Familia Hortelano-García In memoriam et ad honorem Mayte Hortelano
Este blog ha sido galardonado en los Premios 20Blogs 2010:
  • Categoría Gastronomía: Ganador
  • Premio del jurado: Ganador
  • Premio de los blogueros: Finalista
Jul 31 2010

Espaguetis Negros con Langostinos y Salsa de Gorgonzola

La receta de hoy no puede ser más sencilla y al mismo tiempo muy lucida. Además, si te organizas bien, puedes tenerla lista en media hora, verás que no tiene misterio ninguno.

La receta de hoy no puede ser más sencilla y al mismo tiempo muy lucida. Además, si te organizas bien, puedes tenerla lista en media hora, verás que no tiene misterio ninguno.

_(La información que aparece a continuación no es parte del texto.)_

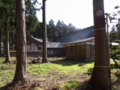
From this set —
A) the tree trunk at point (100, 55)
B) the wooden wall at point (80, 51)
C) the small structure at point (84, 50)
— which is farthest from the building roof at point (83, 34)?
the tree trunk at point (100, 55)

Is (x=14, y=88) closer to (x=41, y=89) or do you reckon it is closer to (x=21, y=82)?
(x=21, y=82)

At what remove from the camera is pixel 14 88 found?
153 inches

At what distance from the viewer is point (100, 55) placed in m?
3.67

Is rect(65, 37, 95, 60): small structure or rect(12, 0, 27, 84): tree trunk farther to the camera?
rect(65, 37, 95, 60): small structure

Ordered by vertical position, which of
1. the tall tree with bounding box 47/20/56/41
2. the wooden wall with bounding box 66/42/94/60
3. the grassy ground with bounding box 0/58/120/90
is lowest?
the grassy ground with bounding box 0/58/120/90

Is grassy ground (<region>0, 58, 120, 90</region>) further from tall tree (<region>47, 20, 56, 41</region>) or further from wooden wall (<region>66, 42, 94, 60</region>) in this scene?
tall tree (<region>47, 20, 56, 41</region>)

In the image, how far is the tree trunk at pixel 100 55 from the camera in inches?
141

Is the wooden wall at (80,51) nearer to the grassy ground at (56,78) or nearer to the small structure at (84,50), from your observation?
the small structure at (84,50)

Estos espagueti negros que compré son especialmente finos, me gustan bastante por su delicadeza y por lo bien que se impregnan en las salsas cremosas.

Respecto a la salsa de gorgonzola, más bien diría que es una crema fina de queso gorgonzola, que le va estupendamente a esos espagueti tan finitos. Si hubiera empleado otro tipo de pasta, más grande o más gruesa, la salsa probablemente no la habría hecho de esta manera tan cremosa. Pero creo que de este modo ha salido bastante bien (ver fotografías).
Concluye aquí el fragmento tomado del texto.